(EXTRACT PROVIDED)

What It’s Really About: This passage is most famous for verse 28: “There is no longer Jew or Greek, there is no longer slave or free, there is no longer male and female; for all of you are one in Christ Jesus.” A similar verse can be found in Colossians 3:11, and most scholars think that this is a pre-Pauline formula, possibly a baptismal creed, that was known in early Christian communities. If that’s true, then it adds a lot of depth to the passage. Paul, then, would be quoting a phrase that everyone would have known, and that everyone would have heard as they were initiated into a new community. And that phrase would have been about the erasure of boundary lines between people. It’s pretty intriguing to think about this as a baptismal creed–the kind of thing that would have been said or heard at baptism. If that’s what this is, then this sentiment–the erasure of difference–would have been a summation of early Christian understanding of early Christianity. This, in that case, something close to pure kerygma.

What It’s Not About: Given the context (a Jewish Jesus-believer’s letter to gentile Jesus-believers about the need to keep Jewish law), this cannot be read as a rejection of Jewish law generally. This–and I would argue all other similar passages in the Pauline letters–is a rejection of the Jewish law for gentiles. It’s an argument for Jesus, not against the law; for Jews, the law is still God’s system of salvation.

Maybe You Should Think About: This verse (and Colossians 3:11) are expressions of the major kinds of difference that Paul knew. Jew/Greek, male/female, slave/free–those are the main ways to be different. But we know other modes of difference. In the wake of a tragedy like the terror attack/hate crime in Orlando, what would a meditation on our differences, and their possible erasure, do for us, and for our understanding of Christianity’s cure?

 

Luke 8:26-39

What It’s About: This is the story of the Gerasene demoniac, one of the most iconic stories in the synoptic tradition. Interestingly, this story exists in substantially different form across Mark, Matthew, and Luke, suggesting that Matthew and Luke were each dissatisfied with Mark’s version, and sought to change it. The details are different across the different accounts–how many demoniacs are there, what the demons’ name is, where the story takes place, and so forth. But the story is substantially the same in its progression: Jesus encounters the demoniac(s), Jesus speaks with the demon, who recognizes Jesus; Jesus tells the spirit to come out, the spirit(s) goes into a herd of pigs, and is drowned. It’s a dramatic story with memorable turns.

What It’s Really About: The earliest version of the story is in Mark, and in Mark there is a running theme–the disciples don’t recognize who Jesus is. They are constantly bumbling and making mistakes about his identity. But the demons understand who Jesus is. This story, in its setting in Mark, probably served to highlight this disparity; the demons’ understanding of Jesus’ identity would have been in stark contrast to Jesus’ own disciples’ understanding. It’s a clever literary device, in which confirmation of Jesus’ true self comes not from his allies, but from his enemies, who immediately recognize who he is.

What It’s Not About: The New Testament doesn’t know modern language for mental illness. One of the challenges of preaching a passage like this is that we recognize the behavior of the Gerasene demoniac as symptomatic of mental illness, such as schizophrenia, while ancient writers and readers understood the behavior as demonic possession. These are obviously two very different understandings of the same behavior, demanding two very different approaches. When preaching this text, you’ll need to be attentive to this problem; it will be important to be sensitive to modern understandings of mental illness, and the certainty that people in your congregation have experience with it. It’s a challenging move–to preach about demon possession without presuming demon possession–but it’s essential to preaching it well.

Maybe You Should Think About: What are the implications of thinking about a story like this in context of modern conceptions of mental illness? How does that–how must that–affect our interpretation?

(End EXTRACT PROVIDED)
(STORED DATA)

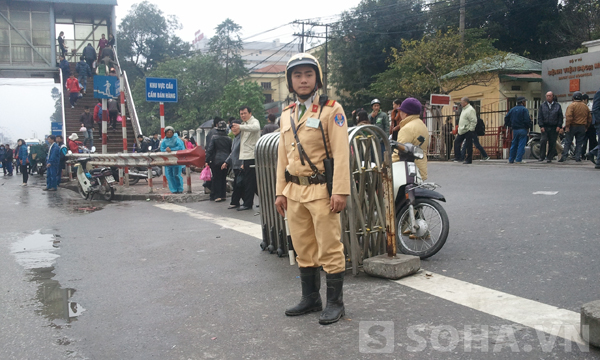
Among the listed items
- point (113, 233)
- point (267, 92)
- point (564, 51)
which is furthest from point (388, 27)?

(End STORED DATA)
(STORED DATA)

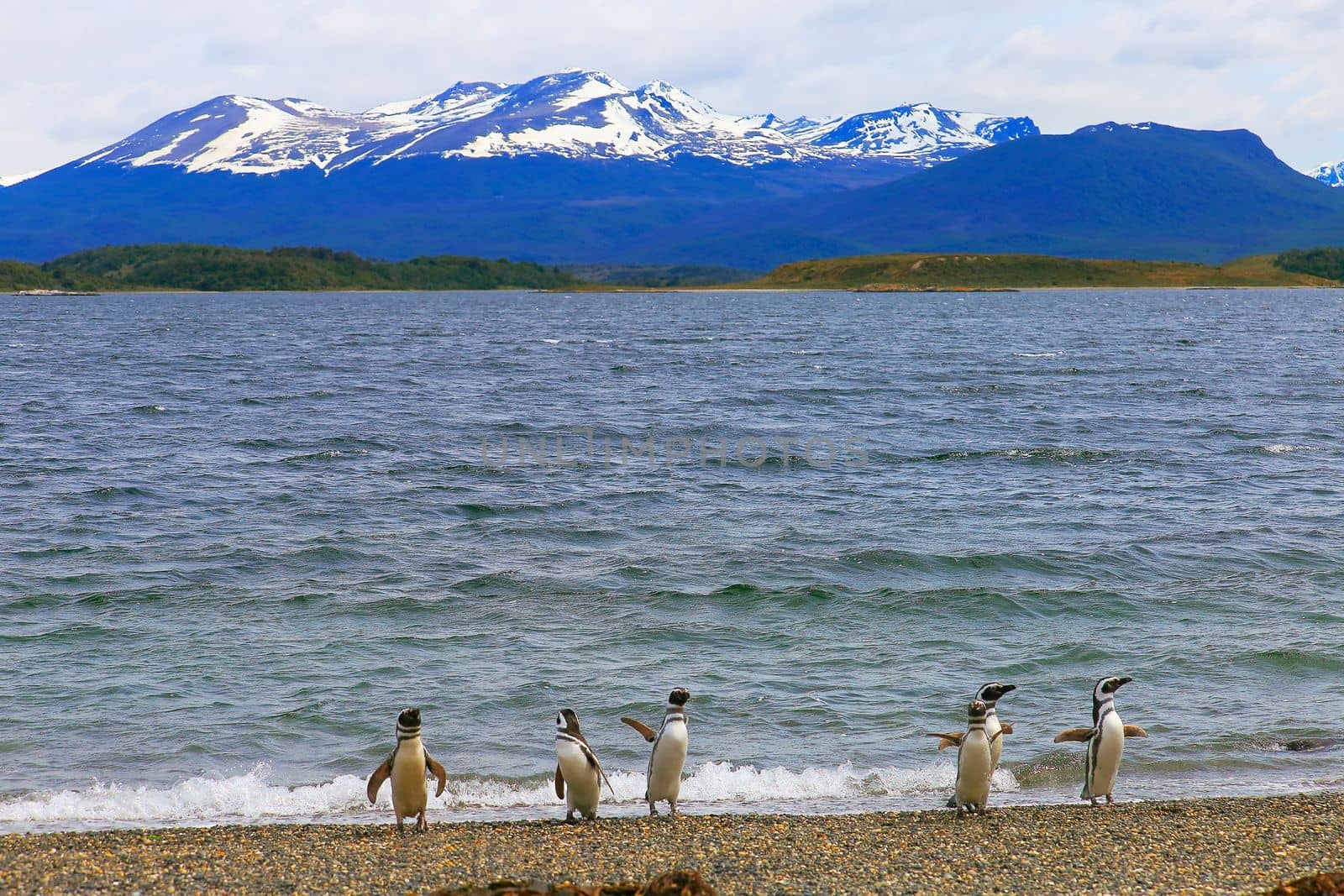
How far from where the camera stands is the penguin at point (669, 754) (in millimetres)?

(End STORED DATA)
(STORED DATA)

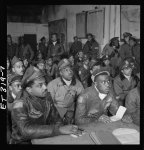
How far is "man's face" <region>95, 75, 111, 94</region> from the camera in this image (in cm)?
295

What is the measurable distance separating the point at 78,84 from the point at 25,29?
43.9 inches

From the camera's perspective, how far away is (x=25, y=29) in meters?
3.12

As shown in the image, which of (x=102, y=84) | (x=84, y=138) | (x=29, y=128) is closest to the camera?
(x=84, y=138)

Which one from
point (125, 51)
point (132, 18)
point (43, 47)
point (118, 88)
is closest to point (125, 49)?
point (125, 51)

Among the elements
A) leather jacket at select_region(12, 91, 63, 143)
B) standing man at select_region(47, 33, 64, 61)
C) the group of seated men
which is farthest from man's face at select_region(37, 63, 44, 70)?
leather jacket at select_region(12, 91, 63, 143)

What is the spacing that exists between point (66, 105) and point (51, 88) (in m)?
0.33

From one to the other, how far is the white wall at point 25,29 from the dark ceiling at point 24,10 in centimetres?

(End STORED DATA)

_EXERCISE OBJECTIVE:_
Put this sentence from the notes on Bible passages above into Spanish: "The New Testament doesn’t know modern language for mental illness."

_ANSWER SECTION:_
El Nuevo Testamento no conoce el lenguaje moderno para la enfermedad mental.